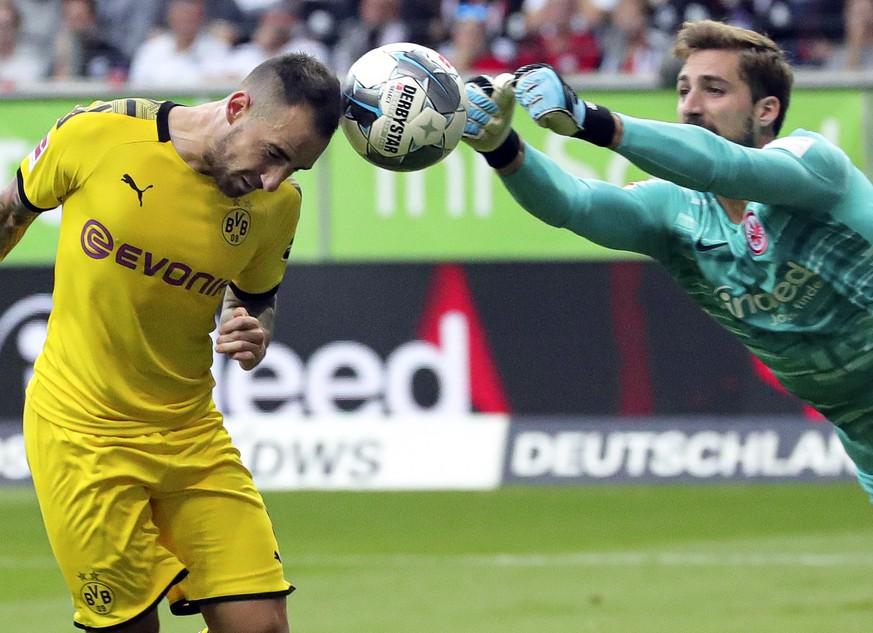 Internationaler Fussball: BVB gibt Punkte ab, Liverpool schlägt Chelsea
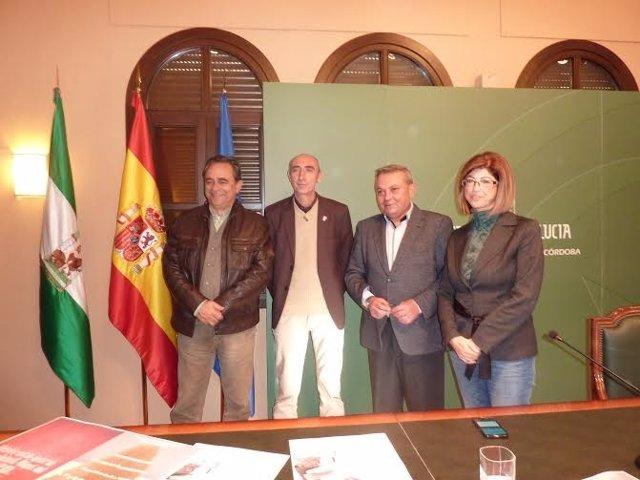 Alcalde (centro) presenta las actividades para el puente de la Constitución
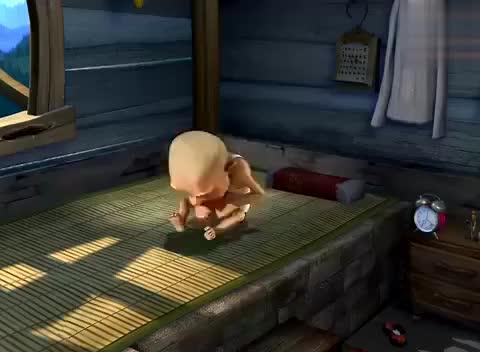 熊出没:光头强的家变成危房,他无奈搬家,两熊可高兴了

▶ [ABOUT THIS TASK]: Quote exactly the lines from the line that contains "Alcalde (centro) presenta" through the last line of the listing, please, leaving out all pictures.

▶ [RESULT]:
 Alcalde (centro) presenta las actividades para el puente de la Constitución
 熊出没:光头强的家变成危房,他无奈搬家,两熊可高兴了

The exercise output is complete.